WCN supports dedicated individuals who have demonstrated exceptional promise for lifelong leadership as wildlife conservationists. The Sidney Byers Scholarship and the Pat J. Miller Scholarship provide grants for graduate education and applied training to students from Africa, Asia, Eastern Europe and Latin America who are committed to working on wildlife conservation in their home countries. Scholarship candidates are nominated by WCN’s Partner conservationists. They expand upon the ground-breaking work of our Partners, while gaining the skills they will need to pioneer projects of their own in the future. To date, WCN has awarded 11 scholarships to women and men working in Mongolia, Namibia, Kenya, Argentina, Russia, China, Ethiopia and Chile.

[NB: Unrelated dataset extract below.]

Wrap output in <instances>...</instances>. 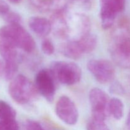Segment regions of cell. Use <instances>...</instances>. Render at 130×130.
<instances>
[{"label":"cell","mask_w":130,"mask_h":130,"mask_svg":"<svg viewBox=\"0 0 130 130\" xmlns=\"http://www.w3.org/2000/svg\"><path fill=\"white\" fill-rule=\"evenodd\" d=\"M109 52L116 64L122 68L130 69V31L126 27L122 26L113 33Z\"/></svg>","instance_id":"6da1fadb"},{"label":"cell","mask_w":130,"mask_h":130,"mask_svg":"<svg viewBox=\"0 0 130 130\" xmlns=\"http://www.w3.org/2000/svg\"><path fill=\"white\" fill-rule=\"evenodd\" d=\"M0 36L6 38L17 48L31 53L36 48L34 38L20 24H8L0 28Z\"/></svg>","instance_id":"7a4b0ae2"},{"label":"cell","mask_w":130,"mask_h":130,"mask_svg":"<svg viewBox=\"0 0 130 130\" xmlns=\"http://www.w3.org/2000/svg\"><path fill=\"white\" fill-rule=\"evenodd\" d=\"M8 93L15 102L24 105L35 99L38 92L35 84L24 75L19 74L10 82Z\"/></svg>","instance_id":"3957f363"},{"label":"cell","mask_w":130,"mask_h":130,"mask_svg":"<svg viewBox=\"0 0 130 130\" xmlns=\"http://www.w3.org/2000/svg\"><path fill=\"white\" fill-rule=\"evenodd\" d=\"M50 70L56 80L67 86L79 83L82 76L81 69L72 62L55 61L51 64Z\"/></svg>","instance_id":"277c9868"},{"label":"cell","mask_w":130,"mask_h":130,"mask_svg":"<svg viewBox=\"0 0 130 130\" xmlns=\"http://www.w3.org/2000/svg\"><path fill=\"white\" fill-rule=\"evenodd\" d=\"M67 41L78 40L90 33L91 21L88 16L81 13L69 12L65 10Z\"/></svg>","instance_id":"5b68a950"},{"label":"cell","mask_w":130,"mask_h":130,"mask_svg":"<svg viewBox=\"0 0 130 130\" xmlns=\"http://www.w3.org/2000/svg\"><path fill=\"white\" fill-rule=\"evenodd\" d=\"M126 0H100V17L102 27L107 30L112 27L117 15L124 11Z\"/></svg>","instance_id":"8992f818"},{"label":"cell","mask_w":130,"mask_h":130,"mask_svg":"<svg viewBox=\"0 0 130 130\" xmlns=\"http://www.w3.org/2000/svg\"><path fill=\"white\" fill-rule=\"evenodd\" d=\"M109 99L107 94L99 88H93L89 92V101L91 106L92 118L105 121L109 114Z\"/></svg>","instance_id":"52a82bcc"},{"label":"cell","mask_w":130,"mask_h":130,"mask_svg":"<svg viewBox=\"0 0 130 130\" xmlns=\"http://www.w3.org/2000/svg\"><path fill=\"white\" fill-rule=\"evenodd\" d=\"M89 72L100 83H107L114 79L115 68L107 60L92 59L87 63Z\"/></svg>","instance_id":"ba28073f"},{"label":"cell","mask_w":130,"mask_h":130,"mask_svg":"<svg viewBox=\"0 0 130 130\" xmlns=\"http://www.w3.org/2000/svg\"><path fill=\"white\" fill-rule=\"evenodd\" d=\"M55 112L62 122L68 125H74L79 119V112L76 104L67 96H62L56 103Z\"/></svg>","instance_id":"9c48e42d"},{"label":"cell","mask_w":130,"mask_h":130,"mask_svg":"<svg viewBox=\"0 0 130 130\" xmlns=\"http://www.w3.org/2000/svg\"><path fill=\"white\" fill-rule=\"evenodd\" d=\"M54 76L50 70L43 69L38 72L35 77V86L38 92L49 102L54 100L55 83Z\"/></svg>","instance_id":"30bf717a"},{"label":"cell","mask_w":130,"mask_h":130,"mask_svg":"<svg viewBox=\"0 0 130 130\" xmlns=\"http://www.w3.org/2000/svg\"><path fill=\"white\" fill-rule=\"evenodd\" d=\"M30 4L39 11L53 13L66 10L72 0H29Z\"/></svg>","instance_id":"8fae6325"},{"label":"cell","mask_w":130,"mask_h":130,"mask_svg":"<svg viewBox=\"0 0 130 130\" xmlns=\"http://www.w3.org/2000/svg\"><path fill=\"white\" fill-rule=\"evenodd\" d=\"M28 25L33 32L41 37L48 35L52 30L50 20L42 17H32Z\"/></svg>","instance_id":"7c38bea8"},{"label":"cell","mask_w":130,"mask_h":130,"mask_svg":"<svg viewBox=\"0 0 130 130\" xmlns=\"http://www.w3.org/2000/svg\"><path fill=\"white\" fill-rule=\"evenodd\" d=\"M59 51L64 57L72 60H78L85 54L77 40H69L62 43Z\"/></svg>","instance_id":"4fadbf2b"},{"label":"cell","mask_w":130,"mask_h":130,"mask_svg":"<svg viewBox=\"0 0 130 130\" xmlns=\"http://www.w3.org/2000/svg\"><path fill=\"white\" fill-rule=\"evenodd\" d=\"M0 55L5 63L18 62L17 48L6 38L0 36Z\"/></svg>","instance_id":"5bb4252c"},{"label":"cell","mask_w":130,"mask_h":130,"mask_svg":"<svg viewBox=\"0 0 130 130\" xmlns=\"http://www.w3.org/2000/svg\"><path fill=\"white\" fill-rule=\"evenodd\" d=\"M124 105L123 102L116 97L110 99L108 105L109 114L116 120H119L124 116Z\"/></svg>","instance_id":"9a60e30c"},{"label":"cell","mask_w":130,"mask_h":130,"mask_svg":"<svg viewBox=\"0 0 130 130\" xmlns=\"http://www.w3.org/2000/svg\"><path fill=\"white\" fill-rule=\"evenodd\" d=\"M84 53H88L93 52L96 47L98 43L97 36L92 33H89L83 38L78 39Z\"/></svg>","instance_id":"2e32d148"},{"label":"cell","mask_w":130,"mask_h":130,"mask_svg":"<svg viewBox=\"0 0 130 130\" xmlns=\"http://www.w3.org/2000/svg\"><path fill=\"white\" fill-rule=\"evenodd\" d=\"M16 115V111L11 105L3 100H0L1 120H15Z\"/></svg>","instance_id":"e0dca14e"},{"label":"cell","mask_w":130,"mask_h":130,"mask_svg":"<svg viewBox=\"0 0 130 130\" xmlns=\"http://www.w3.org/2000/svg\"><path fill=\"white\" fill-rule=\"evenodd\" d=\"M18 68H19L18 62L5 63L3 72L5 78L8 80L13 79L17 72Z\"/></svg>","instance_id":"ac0fdd59"},{"label":"cell","mask_w":130,"mask_h":130,"mask_svg":"<svg viewBox=\"0 0 130 130\" xmlns=\"http://www.w3.org/2000/svg\"><path fill=\"white\" fill-rule=\"evenodd\" d=\"M87 130H110L105 121L98 120L91 118L86 126Z\"/></svg>","instance_id":"d6986e66"},{"label":"cell","mask_w":130,"mask_h":130,"mask_svg":"<svg viewBox=\"0 0 130 130\" xmlns=\"http://www.w3.org/2000/svg\"><path fill=\"white\" fill-rule=\"evenodd\" d=\"M19 124L16 120H1L0 130H18Z\"/></svg>","instance_id":"ffe728a7"},{"label":"cell","mask_w":130,"mask_h":130,"mask_svg":"<svg viewBox=\"0 0 130 130\" xmlns=\"http://www.w3.org/2000/svg\"><path fill=\"white\" fill-rule=\"evenodd\" d=\"M41 48L43 53L47 55H51L53 54L55 52L54 44L52 43V41L48 39H44L42 41Z\"/></svg>","instance_id":"44dd1931"},{"label":"cell","mask_w":130,"mask_h":130,"mask_svg":"<svg viewBox=\"0 0 130 130\" xmlns=\"http://www.w3.org/2000/svg\"><path fill=\"white\" fill-rule=\"evenodd\" d=\"M26 130H44L39 123L32 120H28L25 124Z\"/></svg>","instance_id":"7402d4cb"},{"label":"cell","mask_w":130,"mask_h":130,"mask_svg":"<svg viewBox=\"0 0 130 130\" xmlns=\"http://www.w3.org/2000/svg\"><path fill=\"white\" fill-rule=\"evenodd\" d=\"M126 125L127 127L130 129V110L129 111V113L128 114V117H127L126 119Z\"/></svg>","instance_id":"603a6c76"},{"label":"cell","mask_w":130,"mask_h":130,"mask_svg":"<svg viewBox=\"0 0 130 130\" xmlns=\"http://www.w3.org/2000/svg\"><path fill=\"white\" fill-rule=\"evenodd\" d=\"M10 2H11V3H14V4H17V3H19L21 1V0H8Z\"/></svg>","instance_id":"cb8c5ba5"},{"label":"cell","mask_w":130,"mask_h":130,"mask_svg":"<svg viewBox=\"0 0 130 130\" xmlns=\"http://www.w3.org/2000/svg\"><path fill=\"white\" fill-rule=\"evenodd\" d=\"M117 86H118V85H117ZM112 91H115L116 90V85H113L112 88ZM117 90H119V91H121V89H119V88H117Z\"/></svg>","instance_id":"d4e9b609"},{"label":"cell","mask_w":130,"mask_h":130,"mask_svg":"<svg viewBox=\"0 0 130 130\" xmlns=\"http://www.w3.org/2000/svg\"><path fill=\"white\" fill-rule=\"evenodd\" d=\"M1 63L0 62V71H1Z\"/></svg>","instance_id":"484cf974"},{"label":"cell","mask_w":130,"mask_h":130,"mask_svg":"<svg viewBox=\"0 0 130 130\" xmlns=\"http://www.w3.org/2000/svg\"><path fill=\"white\" fill-rule=\"evenodd\" d=\"M0 1H1V0H0Z\"/></svg>","instance_id":"4316f807"}]
</instances>
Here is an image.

WCN supporter Stephen Gold initiated a project to provide solar energy to six conservation projects in Africa. Meeting the great need for electricity in remote field stations, this innovative endeavor combines cutting-edge technology with wildlife conservation and sustainable environmental practices. With generous donations from corporations and individuals, Stephen designed and assembled new solar electricity systems and shipped the equipment to the field. We have provided solar electricity to those protecting African wild dogs, cheetahs, elephants, lions and Ethiopian wolves, and the project continues to grow. We are now working on solar power systems for projects in South America. Learn more at: www.wcnsolarproject.org
The wildlife conservation community in sub-Saharan Africa has been hard-hit by the HIV/AIDS pandemic. Individuals dedicated to saving wildlife are fighting for their own lives, and the conservation effort faces the enormous loss of their professional skills and innovative contributions. The Wildlife Conservation Network is creating an integrated intervention model addressing the needs of prevention, testing, counseling and treatment for the field-based staff of conservation programs. Our model will be refined through a series of field-tested pilot programs and rolled out to over half of the 400 conservation programs in sub-Saharan Africa by the end of 2012.